Excerpt to read.
FORT DRUM — Prayer videos posted by two Army chaplains were recently taken down from the 10th Mountain Division Sustainment Brigade’s Facebook page after some soldiers complained about their religious content.
Lt. Col. Kamil Sztalkoper, chief of public affairs, 10th Mountain Division, said command leadership agreed to remove the postings on April 20 after receiving complaints by an organization that ensures the separation between church and state. The organization, called the Military Religious Freedom Foundation, contacted command leaders on behalf of eight Fort Drum soldiers who objected to the Christian nature of the Facebook messages, citing they are non-Christian.
MRFF provided a letter to the Watertown Daily Times from one of Fort Drum soldiers that objected to the religious content of the videos but did not reveal his identity because of concerns of retribution by his military superiors.
“...the posting of these videos by Christian Army chaplains was both hurtful and unprofessional,” the soldier wrote.
“And it was also unconstitutional. Not all Army personnel are Christians who would support these videos placed where they were before MRFF got them scrubbed off.”
Lt. Col. Kamil Sztalkoper said that 10th Mountain Division command viewed the videos and decided to remove them, stressing “that they were not deemed improper.”
He described them as providing soldiers with “faith building strategies in response to the coronavirus.” The videos were made by Capt. Amy Smith and Maj. Scott Ingram, two Christian chaplains who serve on post.
The command “took appropriate action and took them down,” the lieutenant colonel said.
Lt. Col. Sztalkoper said he didn’t know the meaning of “faith building strategies” and a chaplain was not available on Friday to discuss the topic.

Data records.
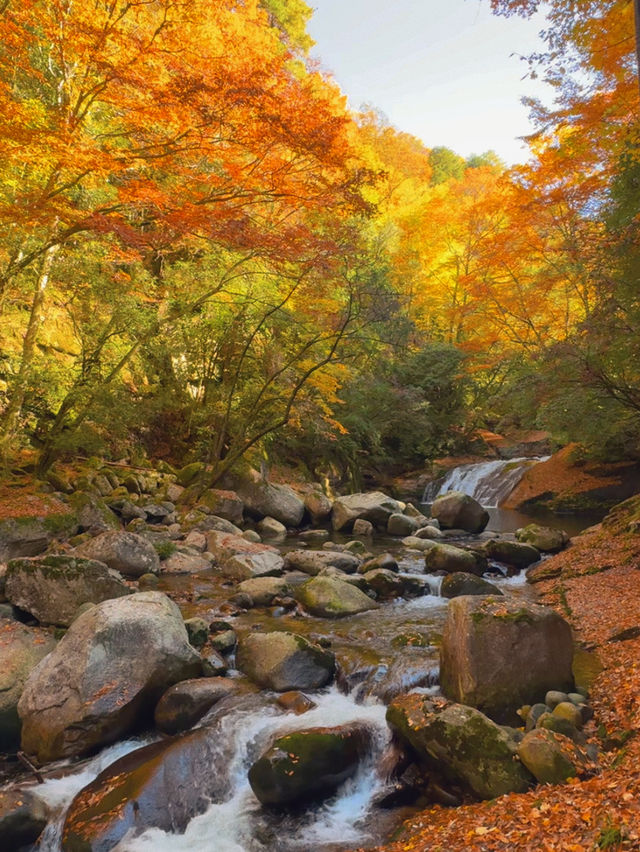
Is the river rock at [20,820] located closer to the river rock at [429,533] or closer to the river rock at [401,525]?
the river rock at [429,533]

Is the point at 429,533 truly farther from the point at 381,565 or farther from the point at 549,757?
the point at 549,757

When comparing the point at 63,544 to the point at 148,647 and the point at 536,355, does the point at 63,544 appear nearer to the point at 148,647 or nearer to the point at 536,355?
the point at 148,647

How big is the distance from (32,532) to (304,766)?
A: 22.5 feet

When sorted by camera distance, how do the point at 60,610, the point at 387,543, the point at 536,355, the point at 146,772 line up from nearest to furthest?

Things to do.
(A) From the article about the Fort Drum prayer videos, copy the passage from "MRFF provided a" to "his military superiors.".
(B) List every person the article on the Fort Drum prayer videos identifies by name, with the rank given for each.
(C) Pick up the article on the Fort Drum prayer videos after its last sentence and keep writing it.

Responses per task.
(A)
MRFF provided a letter to the Watertown Daily Times from one of Fort Drum soldiers that objected to the religious content of the videos but did not reveal his identity because of concerns of retribution by his military superiors.

(B)
Lt. Col. Kamil Sztalkoper
Capt. Amy Smith
Maj. Scott Ingram

(C)
An April 2 video showed Chaplain Smith talking along a fitness trail on post. The Times was provided with the transcript of the video in which Chaplain Smith describes the “spiritual fitness trail” and is “designed to be used as a prayer walk.” The walk is a “great way to connect with God,” she said.
In the other video on April 17, Chaplain Ingram quoted from the Bible.
The unidentified Fort Drum soldier wrote that he was “particularly offended by the one video telling Army personnel that they can ‘ask God’ about His whereabouts during this terrible pandemic. Not on our main FB page NO WAY!”
In a statement, MRFF President Michael “Mikey” Weinstein said the organization is solely dedicated to fighting for the constitutionally guaranteed separation of church and state for all those serving in the U.S. military.
The group represents more than 67,000 active duty U.S. service personnel, with 95 percent describing themselves as Christians.
Saying that his group has seen an uptick in similar messages in the military since the virus, Mr. Weinstein told The Christian Post that MRFF had “to make these obviously valid demands to ensure church-state separation ... on behalf of aggrieved Army personnel who justly fear reprisal, retribution, revenge, and retaliation for taking their grievances up the chain of command.”